#### [Tasks and exercises]
A) In the limit post, what limits does the writer find for $a_n$ and $c_n$?
B) Can you continue the limit post from its last sentence?

#### [Provided passage]
-.-.-

Calculating $\lim\limits_{n\to\infty}\frac{1+2+3+...+n-1}{n^2}$

Question

My first attempt was using limit arithmetic, but it fails because one of the operands is infinite, so that didn't work.

I then tried using the squeeze theorem:

$$b_n = \frac{1+2+3+...+n-1}{n^2}$$ $$a_n = \frac{1\cdot(n-1)}{n^2}$$ $$c_n = \frac{(n-1)\cdot(n-1)}{n^2}$$ $$\Downarrow$$ $$a_n < b_n < c_n$$

Problem is, the limit of $a_n$ is zero, while the limit of $c_n$ is one — while this narrows it down, it doesn't quite help me get the limit of $b_n$. How can I make it work?

-.-.-

#### [Dataset entries]
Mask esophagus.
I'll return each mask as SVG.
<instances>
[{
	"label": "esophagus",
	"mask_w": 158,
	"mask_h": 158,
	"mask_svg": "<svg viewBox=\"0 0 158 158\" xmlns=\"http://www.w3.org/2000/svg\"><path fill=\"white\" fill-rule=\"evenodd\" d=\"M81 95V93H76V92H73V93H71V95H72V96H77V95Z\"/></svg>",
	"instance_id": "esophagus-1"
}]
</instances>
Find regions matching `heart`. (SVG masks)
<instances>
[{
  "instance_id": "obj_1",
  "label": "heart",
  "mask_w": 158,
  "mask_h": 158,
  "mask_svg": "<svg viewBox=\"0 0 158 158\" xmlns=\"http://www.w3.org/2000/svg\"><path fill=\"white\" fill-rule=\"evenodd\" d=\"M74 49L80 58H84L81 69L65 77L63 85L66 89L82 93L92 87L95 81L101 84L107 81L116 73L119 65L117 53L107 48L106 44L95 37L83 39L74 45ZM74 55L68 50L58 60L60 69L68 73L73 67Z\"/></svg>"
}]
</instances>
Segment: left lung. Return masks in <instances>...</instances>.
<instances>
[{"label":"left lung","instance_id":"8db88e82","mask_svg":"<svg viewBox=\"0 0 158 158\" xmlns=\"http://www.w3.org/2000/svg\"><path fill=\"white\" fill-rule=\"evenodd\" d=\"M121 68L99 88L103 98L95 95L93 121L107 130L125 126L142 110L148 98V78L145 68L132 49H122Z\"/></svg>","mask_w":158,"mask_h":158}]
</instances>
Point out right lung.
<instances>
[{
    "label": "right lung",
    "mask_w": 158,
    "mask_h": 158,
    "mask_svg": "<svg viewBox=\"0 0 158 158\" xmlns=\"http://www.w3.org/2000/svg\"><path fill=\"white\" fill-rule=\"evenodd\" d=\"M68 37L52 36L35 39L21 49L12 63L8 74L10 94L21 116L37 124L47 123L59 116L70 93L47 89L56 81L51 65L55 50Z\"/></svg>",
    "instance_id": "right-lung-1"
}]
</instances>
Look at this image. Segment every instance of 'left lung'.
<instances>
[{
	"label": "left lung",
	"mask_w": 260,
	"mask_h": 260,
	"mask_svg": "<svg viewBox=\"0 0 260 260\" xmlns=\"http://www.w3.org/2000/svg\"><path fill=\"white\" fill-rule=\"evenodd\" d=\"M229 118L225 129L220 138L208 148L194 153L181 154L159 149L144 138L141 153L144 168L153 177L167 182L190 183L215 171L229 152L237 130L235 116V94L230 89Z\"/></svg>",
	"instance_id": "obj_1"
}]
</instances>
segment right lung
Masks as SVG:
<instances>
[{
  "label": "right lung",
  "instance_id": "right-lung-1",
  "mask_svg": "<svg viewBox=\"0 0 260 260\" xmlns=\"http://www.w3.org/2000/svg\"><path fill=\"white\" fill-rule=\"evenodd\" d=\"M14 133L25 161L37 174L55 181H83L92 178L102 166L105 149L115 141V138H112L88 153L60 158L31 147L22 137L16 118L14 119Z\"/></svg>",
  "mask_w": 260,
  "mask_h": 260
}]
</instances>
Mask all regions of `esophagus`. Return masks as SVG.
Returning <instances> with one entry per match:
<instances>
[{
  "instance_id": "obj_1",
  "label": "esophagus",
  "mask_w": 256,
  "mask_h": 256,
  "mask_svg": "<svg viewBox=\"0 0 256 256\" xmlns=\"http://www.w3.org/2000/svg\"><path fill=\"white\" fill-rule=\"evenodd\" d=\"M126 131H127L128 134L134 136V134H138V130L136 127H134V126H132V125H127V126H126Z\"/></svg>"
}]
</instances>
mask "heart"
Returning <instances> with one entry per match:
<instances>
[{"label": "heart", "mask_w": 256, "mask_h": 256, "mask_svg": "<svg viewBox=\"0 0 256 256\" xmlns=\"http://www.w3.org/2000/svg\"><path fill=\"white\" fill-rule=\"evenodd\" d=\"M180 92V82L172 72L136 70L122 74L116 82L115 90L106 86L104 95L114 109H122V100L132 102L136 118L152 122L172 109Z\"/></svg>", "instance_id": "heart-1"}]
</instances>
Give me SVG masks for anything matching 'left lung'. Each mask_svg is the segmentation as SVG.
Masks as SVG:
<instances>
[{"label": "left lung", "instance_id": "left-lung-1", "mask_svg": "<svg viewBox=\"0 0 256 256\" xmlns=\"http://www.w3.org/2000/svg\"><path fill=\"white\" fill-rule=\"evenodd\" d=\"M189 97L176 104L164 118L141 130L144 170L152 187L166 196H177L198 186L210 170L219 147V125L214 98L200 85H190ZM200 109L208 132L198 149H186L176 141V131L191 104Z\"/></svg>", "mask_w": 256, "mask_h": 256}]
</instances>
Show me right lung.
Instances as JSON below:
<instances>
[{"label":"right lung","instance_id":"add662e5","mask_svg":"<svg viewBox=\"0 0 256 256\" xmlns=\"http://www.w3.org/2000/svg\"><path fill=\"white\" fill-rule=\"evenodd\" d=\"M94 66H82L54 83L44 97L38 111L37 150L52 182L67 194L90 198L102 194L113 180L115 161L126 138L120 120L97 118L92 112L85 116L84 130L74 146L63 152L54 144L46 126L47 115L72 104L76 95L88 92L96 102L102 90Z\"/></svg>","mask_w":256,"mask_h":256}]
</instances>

-.-.-

#### [Answer set]
A) The limit of $a_n$ is zero and the limit of $c_n$ is one.

B)
Answer 1

Since $1+2+3+\cdots+(n-1)=\dfrac{(n-1)n}2=\dfrac{n^2-n}2$, you have:$$\lim_{n\to\infty}\frac{1+2+3+\cdots+(n-1)}{n^2}=\lim_{n\to\infty}\frac{n^2-n}{2n^2}=\frac12.$$

Answer 2

Just visualization of approach:

Answer 3

Observe that $$\begin{align*} \lim\limits_{n \rightarrow \infty} \frac {1+2+ \cdots + (n-1)} {n^2} & = \lim\limits_{n \rightarrow \infty} \frac {1} {n} \sum\limits_{r=0}^{n-1} \left ( \frac {r} {n} \right ). \\ & = \int_{0}^{1}x\ dx. \\ & = \frac {1} {2}. \end{align*}$$

Answer 4

Hint:

$$\frac{0+1+2+3+...+n-1}{n}$$ is the average value of the $n$ first positive integers. What could it be ?